Todo estaba planificado y cronometrado. Primero, el discurso de los dos candidatos, luego a votar y, por último, la ovación al triunfador de las primarias y sus primeras palabras como nuevo presidente del PP. El viernes hubo tiempo de sobra para los reencuentros, los abrazos y las reflexiones en común sobre qué -o quién- es lo mejor para el futuro del partido. Ayer todo eso se dejó a un lado para dar paso a una sensación que se antojaba extraña para el PP: la incertidumbre.

En la historia de los populares ha habido congresos con tensión, otros más amables, pero nunca un cónclave, al menos a nivel nacional, con dos líderes cuyas igualadas expectativas provocaban pavor a los pronósticos. «Creo que ha ido bien, pero no sé lo que puede pasar», era la frase más repetida por los compromisarios después de depositar su voto en las urnas, tanto de los que se decantaron por Pablo Casado como los que lo hicieron por Soraya Sáenz de Santamaría.

La efusividad y energía del viernes -por lo histórico del cónclave y por lo que representaba- fue desplazada por las caras de cansancio. Unos rostros que arrastraban toda la actividad de la primera jornada, los largos viajes en autobús o en tren y las carreras en los aeropuertos; pero también, en algunos casos, las cenas que se prolongaron hasta altas horas de la noche entre miembros del equipo de los candidatos y los compromisarios.

Uno de los que más acusó el cansancio fue el diputado José Luis Ayllón, que dedicó gran parte de la noche anterior a cerrar las listas de la candidatura de Santamaría y a preparar los mensajes que la exvicepresidenta lanzó en su discurso ante el plenario. Después de que los candidatos finalizaran sus intervenciones se abrió el proceso de votación, que duró algo más de una hora. Los compromisarios salieron disparados del gran salón y se dirigieron a votar a una sala dispuesta con 25 mesas con urnas, y a cuya entrada se podía ver el comienzo de una cola que daba la vuelta al hotel que acogió el Congreso Nacional del PP.

Durante las votaciones, los diferentes altos cargos del partido se desperdigaron por el edificio, protagonizando numerosas fotos con afiliados.

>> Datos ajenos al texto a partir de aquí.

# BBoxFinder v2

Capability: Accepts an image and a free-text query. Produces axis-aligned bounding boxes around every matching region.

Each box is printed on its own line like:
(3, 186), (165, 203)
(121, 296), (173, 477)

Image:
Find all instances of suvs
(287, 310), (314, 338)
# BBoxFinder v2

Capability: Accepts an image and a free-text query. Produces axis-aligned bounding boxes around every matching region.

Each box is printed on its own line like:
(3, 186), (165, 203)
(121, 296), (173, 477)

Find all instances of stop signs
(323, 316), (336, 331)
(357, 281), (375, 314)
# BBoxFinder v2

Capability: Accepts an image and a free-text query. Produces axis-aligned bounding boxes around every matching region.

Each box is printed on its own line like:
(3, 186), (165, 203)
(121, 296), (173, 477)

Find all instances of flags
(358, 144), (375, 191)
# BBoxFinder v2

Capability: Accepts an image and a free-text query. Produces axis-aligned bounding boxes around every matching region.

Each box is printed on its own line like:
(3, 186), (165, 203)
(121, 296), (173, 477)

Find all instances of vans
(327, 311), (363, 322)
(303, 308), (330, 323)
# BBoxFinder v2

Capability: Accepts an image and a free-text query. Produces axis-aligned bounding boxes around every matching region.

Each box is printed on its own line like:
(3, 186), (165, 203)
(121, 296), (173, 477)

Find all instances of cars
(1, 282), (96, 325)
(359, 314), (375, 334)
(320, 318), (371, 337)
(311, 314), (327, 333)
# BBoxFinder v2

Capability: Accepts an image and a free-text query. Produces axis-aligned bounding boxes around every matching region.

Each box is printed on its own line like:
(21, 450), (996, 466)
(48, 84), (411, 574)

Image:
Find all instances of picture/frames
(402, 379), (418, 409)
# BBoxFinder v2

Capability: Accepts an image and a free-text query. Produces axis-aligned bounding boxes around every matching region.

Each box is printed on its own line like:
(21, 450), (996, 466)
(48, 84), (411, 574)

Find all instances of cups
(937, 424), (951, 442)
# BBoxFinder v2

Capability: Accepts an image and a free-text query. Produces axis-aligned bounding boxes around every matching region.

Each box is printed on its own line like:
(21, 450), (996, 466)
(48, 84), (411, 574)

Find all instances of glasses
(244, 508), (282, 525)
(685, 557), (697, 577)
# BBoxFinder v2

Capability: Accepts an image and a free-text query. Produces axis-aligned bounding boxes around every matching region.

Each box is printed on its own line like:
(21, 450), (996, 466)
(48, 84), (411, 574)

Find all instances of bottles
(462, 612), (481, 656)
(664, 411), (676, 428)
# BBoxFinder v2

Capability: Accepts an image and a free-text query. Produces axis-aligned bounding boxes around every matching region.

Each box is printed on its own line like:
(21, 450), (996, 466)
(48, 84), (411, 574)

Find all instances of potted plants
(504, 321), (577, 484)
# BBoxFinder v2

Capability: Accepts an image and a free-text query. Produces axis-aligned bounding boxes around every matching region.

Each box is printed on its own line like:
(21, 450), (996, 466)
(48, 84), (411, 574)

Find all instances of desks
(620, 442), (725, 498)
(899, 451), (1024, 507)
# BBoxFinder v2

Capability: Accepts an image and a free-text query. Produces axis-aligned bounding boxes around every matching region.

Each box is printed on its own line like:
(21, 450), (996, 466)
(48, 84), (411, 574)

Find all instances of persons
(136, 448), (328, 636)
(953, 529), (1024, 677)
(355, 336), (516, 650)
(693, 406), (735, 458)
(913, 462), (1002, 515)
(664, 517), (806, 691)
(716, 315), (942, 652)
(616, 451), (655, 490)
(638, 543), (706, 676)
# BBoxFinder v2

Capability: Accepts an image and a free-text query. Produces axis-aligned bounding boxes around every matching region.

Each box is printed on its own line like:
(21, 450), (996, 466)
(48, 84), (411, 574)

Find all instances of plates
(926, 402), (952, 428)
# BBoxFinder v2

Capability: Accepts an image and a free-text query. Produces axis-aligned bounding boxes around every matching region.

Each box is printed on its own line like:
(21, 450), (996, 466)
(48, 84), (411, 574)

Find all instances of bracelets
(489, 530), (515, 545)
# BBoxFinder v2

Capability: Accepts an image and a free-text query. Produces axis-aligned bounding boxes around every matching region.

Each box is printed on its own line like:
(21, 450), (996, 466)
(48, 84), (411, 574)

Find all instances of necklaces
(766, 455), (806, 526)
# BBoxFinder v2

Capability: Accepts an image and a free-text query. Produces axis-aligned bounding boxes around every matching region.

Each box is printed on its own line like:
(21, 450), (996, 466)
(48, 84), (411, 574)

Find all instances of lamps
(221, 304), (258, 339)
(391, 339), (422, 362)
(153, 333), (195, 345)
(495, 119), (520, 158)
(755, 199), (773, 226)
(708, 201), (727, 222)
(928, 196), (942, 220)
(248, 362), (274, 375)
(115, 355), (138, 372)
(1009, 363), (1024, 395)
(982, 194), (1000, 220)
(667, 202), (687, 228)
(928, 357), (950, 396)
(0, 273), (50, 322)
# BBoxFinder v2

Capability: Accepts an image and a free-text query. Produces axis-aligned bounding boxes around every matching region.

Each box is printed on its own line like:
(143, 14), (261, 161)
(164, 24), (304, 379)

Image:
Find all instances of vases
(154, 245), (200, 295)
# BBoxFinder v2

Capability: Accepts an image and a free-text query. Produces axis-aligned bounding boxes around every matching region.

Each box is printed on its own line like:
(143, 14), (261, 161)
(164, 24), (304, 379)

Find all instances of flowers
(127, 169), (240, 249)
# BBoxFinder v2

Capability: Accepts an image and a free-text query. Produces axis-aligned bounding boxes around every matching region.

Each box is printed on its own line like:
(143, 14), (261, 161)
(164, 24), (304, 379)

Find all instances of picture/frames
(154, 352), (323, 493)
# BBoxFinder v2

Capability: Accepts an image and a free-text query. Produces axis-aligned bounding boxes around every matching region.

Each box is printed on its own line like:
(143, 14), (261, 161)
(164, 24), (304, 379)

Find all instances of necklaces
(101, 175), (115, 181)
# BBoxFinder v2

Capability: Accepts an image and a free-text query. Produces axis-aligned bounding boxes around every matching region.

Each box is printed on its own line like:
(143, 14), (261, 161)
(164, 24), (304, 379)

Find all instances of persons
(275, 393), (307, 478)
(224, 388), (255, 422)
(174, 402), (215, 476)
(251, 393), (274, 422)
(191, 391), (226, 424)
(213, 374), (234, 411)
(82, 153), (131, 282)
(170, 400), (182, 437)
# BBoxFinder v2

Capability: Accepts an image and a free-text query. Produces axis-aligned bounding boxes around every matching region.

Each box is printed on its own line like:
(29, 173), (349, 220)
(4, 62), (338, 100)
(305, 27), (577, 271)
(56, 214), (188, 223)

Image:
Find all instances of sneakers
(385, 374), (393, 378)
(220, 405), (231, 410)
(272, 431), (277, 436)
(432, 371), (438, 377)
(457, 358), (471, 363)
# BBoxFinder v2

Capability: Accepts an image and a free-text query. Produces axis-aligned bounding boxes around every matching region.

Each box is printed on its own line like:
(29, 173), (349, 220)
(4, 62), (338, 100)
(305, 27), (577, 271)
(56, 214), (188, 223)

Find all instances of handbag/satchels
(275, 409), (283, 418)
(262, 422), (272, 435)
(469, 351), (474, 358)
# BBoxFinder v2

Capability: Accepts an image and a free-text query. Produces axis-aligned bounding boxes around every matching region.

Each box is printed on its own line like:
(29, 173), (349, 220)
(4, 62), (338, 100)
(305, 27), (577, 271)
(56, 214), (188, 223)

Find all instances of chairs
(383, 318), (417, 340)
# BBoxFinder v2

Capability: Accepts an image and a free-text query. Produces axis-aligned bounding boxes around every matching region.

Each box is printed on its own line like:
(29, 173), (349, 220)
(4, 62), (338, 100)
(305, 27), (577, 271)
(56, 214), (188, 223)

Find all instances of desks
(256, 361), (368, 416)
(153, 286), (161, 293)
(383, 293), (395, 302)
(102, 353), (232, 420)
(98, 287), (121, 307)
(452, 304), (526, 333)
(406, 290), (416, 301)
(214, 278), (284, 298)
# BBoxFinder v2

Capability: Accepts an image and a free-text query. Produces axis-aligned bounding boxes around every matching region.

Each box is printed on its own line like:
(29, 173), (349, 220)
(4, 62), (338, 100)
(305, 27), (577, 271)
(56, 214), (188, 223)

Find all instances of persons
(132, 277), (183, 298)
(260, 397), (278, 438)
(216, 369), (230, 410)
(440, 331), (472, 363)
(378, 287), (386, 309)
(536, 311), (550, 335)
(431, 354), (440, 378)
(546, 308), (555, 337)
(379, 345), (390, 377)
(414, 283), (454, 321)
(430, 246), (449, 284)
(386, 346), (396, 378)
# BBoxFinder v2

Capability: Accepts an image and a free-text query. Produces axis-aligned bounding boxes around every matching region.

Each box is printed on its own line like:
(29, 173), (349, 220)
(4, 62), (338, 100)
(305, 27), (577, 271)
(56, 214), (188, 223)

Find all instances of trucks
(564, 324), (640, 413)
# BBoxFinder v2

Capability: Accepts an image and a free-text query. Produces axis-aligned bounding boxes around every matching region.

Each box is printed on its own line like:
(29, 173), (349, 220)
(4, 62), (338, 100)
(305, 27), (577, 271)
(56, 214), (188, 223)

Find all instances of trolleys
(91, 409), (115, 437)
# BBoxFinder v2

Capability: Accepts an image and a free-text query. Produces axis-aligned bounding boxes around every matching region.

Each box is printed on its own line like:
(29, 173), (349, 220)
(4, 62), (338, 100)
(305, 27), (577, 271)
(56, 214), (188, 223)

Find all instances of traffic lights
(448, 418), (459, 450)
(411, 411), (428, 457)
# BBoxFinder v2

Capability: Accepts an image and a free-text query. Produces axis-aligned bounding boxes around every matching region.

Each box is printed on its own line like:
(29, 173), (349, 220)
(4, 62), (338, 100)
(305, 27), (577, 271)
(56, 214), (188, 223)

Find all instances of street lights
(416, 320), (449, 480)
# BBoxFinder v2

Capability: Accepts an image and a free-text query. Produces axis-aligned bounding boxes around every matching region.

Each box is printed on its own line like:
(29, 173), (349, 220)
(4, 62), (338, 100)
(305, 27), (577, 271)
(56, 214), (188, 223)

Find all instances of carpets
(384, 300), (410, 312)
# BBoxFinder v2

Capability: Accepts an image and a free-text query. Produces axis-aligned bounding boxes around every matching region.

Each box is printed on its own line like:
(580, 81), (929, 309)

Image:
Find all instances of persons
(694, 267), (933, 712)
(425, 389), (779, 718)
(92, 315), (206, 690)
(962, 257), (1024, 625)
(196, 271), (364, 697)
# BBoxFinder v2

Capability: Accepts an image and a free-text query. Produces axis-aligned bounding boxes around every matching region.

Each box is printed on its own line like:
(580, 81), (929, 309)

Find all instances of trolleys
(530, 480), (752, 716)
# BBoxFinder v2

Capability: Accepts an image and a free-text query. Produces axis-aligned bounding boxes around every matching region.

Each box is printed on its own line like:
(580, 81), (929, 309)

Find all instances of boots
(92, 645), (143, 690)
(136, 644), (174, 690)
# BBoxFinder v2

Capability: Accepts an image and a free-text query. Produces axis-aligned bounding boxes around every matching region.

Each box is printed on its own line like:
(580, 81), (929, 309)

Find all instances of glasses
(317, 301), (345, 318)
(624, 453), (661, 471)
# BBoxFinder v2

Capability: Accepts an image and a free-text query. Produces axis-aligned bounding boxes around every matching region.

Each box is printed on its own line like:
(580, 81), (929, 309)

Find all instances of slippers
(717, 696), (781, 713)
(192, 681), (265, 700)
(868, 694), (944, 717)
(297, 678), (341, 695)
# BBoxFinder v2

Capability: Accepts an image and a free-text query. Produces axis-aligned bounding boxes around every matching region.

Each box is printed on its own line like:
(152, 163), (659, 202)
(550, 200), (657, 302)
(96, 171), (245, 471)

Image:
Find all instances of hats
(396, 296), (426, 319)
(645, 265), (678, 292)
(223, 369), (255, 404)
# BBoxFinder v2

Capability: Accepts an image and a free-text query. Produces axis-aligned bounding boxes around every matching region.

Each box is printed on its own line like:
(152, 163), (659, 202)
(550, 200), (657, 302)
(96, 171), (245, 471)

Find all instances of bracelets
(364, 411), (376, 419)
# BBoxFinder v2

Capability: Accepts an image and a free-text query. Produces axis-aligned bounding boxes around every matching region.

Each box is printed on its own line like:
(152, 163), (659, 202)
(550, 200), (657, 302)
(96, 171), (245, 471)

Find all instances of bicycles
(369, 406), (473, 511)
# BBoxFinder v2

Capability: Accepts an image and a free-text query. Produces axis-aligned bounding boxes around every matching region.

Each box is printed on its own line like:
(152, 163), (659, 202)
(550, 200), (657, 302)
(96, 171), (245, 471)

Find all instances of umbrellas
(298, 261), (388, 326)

Uno de los más solicitados fue el presidente de la Xunta de Galicia, Alberto Núñez-Feijóo, al que fue imposible ver en otra situación que no fuera la de un gran corro de militantes con sus cámaras.

Los últimos compromisarios depositaron sus votos y comenzó el recuento. Las fotos se acabaron y la incertidumbre volvió a apoderarse del Congreso. Unos minutos después, Casado -que al igual que Santamaría había desaparecido del cónclave para seguir el proceso de recuento de votos con su equipo- volvió a escena, sonriente y conocedor de los resultados. Su paseo hasta el plenario fue un camino plagado de felicitaciones. Ya no había incertidumbre. Santamaría entró antes que él al gran salón, arropada por su equipo y sabedora de la derrota. La exministra Fátima Báñez rara vez la dejó sola. Cuando entró Casado irrumpieron los aplausos, también los de su rival.

Ana Pastor ejerció de presidenta del Congreso Nacional del PP por última vez, antes de regresar hoy a su labor habitual como presidenta del otro Congreso, el de los diputados. Al igual que en la Cámara Baja, pidió silencio en varias ocasiones. «Lo mío ya saben que es el silencio... y la paciencia», aseguró, provocando las risas (y el posterior silencio) de los asistentes.